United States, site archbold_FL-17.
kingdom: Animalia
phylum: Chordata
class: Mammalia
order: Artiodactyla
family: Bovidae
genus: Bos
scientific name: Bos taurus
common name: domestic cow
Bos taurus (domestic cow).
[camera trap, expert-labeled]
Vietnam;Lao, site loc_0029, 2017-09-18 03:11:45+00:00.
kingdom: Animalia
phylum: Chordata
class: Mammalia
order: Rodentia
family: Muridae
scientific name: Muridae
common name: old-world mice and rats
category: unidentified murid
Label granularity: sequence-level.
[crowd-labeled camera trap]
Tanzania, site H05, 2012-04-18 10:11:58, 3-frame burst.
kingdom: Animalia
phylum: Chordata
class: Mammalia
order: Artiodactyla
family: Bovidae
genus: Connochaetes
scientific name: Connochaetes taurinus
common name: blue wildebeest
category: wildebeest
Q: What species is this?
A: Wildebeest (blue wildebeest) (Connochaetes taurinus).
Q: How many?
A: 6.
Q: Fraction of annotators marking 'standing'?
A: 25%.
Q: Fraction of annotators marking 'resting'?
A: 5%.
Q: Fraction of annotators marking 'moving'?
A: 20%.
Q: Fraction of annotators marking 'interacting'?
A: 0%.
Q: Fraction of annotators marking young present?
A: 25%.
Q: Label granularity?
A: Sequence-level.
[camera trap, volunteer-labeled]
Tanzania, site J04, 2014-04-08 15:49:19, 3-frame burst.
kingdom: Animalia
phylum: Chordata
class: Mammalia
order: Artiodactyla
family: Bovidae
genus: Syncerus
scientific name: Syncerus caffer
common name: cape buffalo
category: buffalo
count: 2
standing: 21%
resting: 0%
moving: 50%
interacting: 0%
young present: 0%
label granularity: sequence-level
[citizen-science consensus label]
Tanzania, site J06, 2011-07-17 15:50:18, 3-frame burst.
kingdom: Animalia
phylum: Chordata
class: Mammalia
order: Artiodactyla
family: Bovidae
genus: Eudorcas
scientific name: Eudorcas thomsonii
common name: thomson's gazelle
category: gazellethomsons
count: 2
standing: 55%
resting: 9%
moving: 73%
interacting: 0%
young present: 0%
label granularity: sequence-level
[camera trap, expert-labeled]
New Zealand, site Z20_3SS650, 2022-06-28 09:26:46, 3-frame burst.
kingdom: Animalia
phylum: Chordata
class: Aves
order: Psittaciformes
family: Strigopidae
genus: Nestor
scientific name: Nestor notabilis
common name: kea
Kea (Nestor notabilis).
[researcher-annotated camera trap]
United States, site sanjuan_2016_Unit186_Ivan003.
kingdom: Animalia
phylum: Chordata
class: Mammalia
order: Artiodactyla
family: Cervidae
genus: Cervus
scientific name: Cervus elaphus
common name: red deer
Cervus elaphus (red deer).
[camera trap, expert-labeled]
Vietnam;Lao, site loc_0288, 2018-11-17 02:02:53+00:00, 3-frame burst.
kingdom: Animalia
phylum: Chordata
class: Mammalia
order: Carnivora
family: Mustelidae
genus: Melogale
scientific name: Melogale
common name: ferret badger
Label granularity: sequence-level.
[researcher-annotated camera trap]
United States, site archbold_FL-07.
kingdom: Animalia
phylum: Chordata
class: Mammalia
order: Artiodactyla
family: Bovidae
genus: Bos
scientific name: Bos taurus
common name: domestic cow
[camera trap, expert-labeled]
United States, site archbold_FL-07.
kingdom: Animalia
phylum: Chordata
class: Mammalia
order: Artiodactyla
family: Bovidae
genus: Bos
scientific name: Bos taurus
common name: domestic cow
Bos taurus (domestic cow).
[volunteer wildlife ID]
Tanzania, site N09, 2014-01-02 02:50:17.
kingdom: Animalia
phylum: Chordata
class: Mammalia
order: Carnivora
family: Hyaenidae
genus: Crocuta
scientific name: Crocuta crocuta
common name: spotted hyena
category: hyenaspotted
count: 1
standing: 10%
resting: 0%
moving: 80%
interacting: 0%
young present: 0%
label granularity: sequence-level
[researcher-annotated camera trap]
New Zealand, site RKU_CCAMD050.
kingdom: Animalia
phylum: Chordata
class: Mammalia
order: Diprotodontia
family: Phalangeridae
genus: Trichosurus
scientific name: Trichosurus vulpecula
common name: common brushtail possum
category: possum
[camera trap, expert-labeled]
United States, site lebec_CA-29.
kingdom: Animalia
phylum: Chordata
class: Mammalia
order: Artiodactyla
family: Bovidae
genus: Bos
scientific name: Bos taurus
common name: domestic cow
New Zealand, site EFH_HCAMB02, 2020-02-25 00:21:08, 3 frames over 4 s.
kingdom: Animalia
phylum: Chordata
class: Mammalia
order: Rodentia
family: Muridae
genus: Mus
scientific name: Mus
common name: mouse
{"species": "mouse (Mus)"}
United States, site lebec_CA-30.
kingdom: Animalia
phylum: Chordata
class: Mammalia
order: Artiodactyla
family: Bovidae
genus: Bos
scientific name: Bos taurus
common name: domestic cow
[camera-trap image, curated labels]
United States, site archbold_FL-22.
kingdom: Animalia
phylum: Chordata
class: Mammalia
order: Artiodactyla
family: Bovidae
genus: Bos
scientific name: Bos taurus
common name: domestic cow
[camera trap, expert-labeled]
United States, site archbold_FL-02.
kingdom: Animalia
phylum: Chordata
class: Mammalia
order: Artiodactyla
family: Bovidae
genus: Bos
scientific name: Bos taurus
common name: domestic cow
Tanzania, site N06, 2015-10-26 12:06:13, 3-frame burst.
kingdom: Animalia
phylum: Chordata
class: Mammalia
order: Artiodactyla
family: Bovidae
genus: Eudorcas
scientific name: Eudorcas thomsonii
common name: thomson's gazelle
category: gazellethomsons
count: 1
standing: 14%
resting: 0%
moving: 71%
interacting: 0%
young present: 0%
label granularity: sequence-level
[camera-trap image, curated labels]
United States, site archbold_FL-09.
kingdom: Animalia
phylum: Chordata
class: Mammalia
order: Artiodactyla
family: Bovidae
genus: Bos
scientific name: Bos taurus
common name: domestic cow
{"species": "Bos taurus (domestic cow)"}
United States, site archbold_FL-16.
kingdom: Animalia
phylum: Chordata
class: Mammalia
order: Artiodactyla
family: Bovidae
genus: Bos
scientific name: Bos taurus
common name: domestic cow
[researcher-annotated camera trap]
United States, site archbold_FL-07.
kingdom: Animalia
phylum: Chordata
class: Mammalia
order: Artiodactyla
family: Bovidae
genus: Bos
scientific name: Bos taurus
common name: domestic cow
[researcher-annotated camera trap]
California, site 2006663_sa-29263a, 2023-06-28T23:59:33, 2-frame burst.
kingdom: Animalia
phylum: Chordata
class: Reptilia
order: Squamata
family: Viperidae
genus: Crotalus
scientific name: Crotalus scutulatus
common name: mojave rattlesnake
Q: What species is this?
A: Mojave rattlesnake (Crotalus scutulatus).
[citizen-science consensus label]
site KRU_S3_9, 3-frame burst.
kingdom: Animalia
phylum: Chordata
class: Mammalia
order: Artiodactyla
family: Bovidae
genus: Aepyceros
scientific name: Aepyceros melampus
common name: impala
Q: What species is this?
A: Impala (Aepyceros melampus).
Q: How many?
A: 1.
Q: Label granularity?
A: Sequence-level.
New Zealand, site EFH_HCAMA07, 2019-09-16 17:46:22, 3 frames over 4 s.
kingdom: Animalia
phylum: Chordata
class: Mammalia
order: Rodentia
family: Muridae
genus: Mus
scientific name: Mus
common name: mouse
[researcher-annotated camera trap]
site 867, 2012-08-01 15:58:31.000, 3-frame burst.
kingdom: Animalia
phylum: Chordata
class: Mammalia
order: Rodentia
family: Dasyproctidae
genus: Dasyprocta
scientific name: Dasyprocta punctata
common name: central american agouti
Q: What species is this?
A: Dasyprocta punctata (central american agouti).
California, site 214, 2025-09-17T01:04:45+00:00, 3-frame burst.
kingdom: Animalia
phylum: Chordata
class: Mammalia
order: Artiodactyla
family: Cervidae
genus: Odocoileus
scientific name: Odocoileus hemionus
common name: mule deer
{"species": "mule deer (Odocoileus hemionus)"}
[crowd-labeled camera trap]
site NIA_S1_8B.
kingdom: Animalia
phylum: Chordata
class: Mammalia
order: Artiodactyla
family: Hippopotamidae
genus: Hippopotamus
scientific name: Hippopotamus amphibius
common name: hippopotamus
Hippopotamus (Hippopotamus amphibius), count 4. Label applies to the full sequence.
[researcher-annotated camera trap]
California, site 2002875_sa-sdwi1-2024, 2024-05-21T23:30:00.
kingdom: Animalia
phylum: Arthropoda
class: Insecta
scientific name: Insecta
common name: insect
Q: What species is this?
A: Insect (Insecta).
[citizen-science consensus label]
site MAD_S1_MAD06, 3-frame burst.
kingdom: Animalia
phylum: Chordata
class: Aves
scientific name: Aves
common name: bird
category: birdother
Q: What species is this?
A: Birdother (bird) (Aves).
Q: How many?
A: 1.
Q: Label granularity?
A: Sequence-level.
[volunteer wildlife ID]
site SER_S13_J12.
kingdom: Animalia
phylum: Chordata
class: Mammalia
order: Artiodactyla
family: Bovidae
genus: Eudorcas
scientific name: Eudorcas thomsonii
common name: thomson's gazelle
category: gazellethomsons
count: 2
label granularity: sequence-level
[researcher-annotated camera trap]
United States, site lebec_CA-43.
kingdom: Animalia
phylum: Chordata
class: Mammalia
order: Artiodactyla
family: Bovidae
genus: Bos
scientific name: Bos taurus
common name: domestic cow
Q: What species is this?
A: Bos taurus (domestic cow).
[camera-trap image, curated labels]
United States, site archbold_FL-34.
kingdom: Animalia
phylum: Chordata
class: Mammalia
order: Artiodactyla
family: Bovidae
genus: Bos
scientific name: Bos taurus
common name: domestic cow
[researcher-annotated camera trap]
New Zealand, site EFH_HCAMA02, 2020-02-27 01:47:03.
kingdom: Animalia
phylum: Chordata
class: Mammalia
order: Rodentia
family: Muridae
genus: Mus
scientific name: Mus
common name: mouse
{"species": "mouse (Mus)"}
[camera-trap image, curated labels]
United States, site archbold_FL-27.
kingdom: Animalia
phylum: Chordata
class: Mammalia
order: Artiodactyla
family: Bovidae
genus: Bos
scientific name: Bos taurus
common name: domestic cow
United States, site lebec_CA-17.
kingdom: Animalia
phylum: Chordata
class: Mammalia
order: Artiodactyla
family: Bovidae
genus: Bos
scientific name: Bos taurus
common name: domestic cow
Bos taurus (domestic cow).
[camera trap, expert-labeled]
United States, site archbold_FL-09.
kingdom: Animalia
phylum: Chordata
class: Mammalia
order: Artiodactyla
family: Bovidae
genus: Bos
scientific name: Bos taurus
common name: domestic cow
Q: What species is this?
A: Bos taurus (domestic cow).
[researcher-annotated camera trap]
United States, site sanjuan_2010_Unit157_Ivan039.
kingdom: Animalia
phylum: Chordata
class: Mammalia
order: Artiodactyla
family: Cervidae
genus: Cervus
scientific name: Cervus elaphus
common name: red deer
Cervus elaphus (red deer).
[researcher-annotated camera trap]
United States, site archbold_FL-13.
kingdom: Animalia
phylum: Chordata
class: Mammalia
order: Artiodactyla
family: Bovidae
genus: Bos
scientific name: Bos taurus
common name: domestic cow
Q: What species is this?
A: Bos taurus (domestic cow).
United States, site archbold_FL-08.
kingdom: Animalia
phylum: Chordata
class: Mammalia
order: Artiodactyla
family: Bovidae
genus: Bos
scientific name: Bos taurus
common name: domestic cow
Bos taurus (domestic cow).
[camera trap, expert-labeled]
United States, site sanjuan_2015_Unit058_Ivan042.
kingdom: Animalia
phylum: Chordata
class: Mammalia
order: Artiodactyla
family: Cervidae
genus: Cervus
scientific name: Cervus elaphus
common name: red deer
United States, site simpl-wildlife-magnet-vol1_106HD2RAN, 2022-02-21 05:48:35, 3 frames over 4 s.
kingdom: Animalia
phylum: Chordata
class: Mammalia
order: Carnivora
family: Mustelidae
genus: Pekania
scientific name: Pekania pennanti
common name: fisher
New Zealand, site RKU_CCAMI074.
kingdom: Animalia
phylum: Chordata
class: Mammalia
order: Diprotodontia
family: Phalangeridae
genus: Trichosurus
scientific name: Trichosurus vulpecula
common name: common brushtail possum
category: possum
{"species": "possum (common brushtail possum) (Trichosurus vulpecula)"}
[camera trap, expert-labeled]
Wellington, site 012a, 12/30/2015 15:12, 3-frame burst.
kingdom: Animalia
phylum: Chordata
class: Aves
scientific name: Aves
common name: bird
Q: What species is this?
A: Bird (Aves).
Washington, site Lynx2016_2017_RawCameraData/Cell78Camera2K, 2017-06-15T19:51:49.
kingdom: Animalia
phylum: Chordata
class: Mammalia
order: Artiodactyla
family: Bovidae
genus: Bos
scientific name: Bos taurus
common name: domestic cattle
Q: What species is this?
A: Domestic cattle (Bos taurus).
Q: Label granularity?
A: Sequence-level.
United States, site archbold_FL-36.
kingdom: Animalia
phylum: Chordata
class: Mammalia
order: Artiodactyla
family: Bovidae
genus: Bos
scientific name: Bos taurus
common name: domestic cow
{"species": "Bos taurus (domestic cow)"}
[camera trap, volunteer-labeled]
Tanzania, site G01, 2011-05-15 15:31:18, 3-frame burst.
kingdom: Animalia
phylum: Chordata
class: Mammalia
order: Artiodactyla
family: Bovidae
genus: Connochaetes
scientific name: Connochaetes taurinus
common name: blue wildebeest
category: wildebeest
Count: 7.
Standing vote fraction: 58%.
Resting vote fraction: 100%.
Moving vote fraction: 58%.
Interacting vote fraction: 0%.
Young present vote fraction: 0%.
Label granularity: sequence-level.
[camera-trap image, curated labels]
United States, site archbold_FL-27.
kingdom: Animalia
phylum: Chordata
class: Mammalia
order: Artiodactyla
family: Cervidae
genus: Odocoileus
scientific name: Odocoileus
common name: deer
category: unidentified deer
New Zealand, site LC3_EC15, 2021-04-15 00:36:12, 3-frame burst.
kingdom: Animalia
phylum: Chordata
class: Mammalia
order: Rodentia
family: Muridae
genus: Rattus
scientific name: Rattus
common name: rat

TASK REQUIREMENTS: Spot every line in the entries that includes the word "vote", and copy each one out.

TASK RESPONSE:
Standing vote fraction: 58%.
Resting vote fraction: 100%.
Moving vote fraction: 58%.
Interacting vote fraction: 0%.
Young present vote fraction: 0%.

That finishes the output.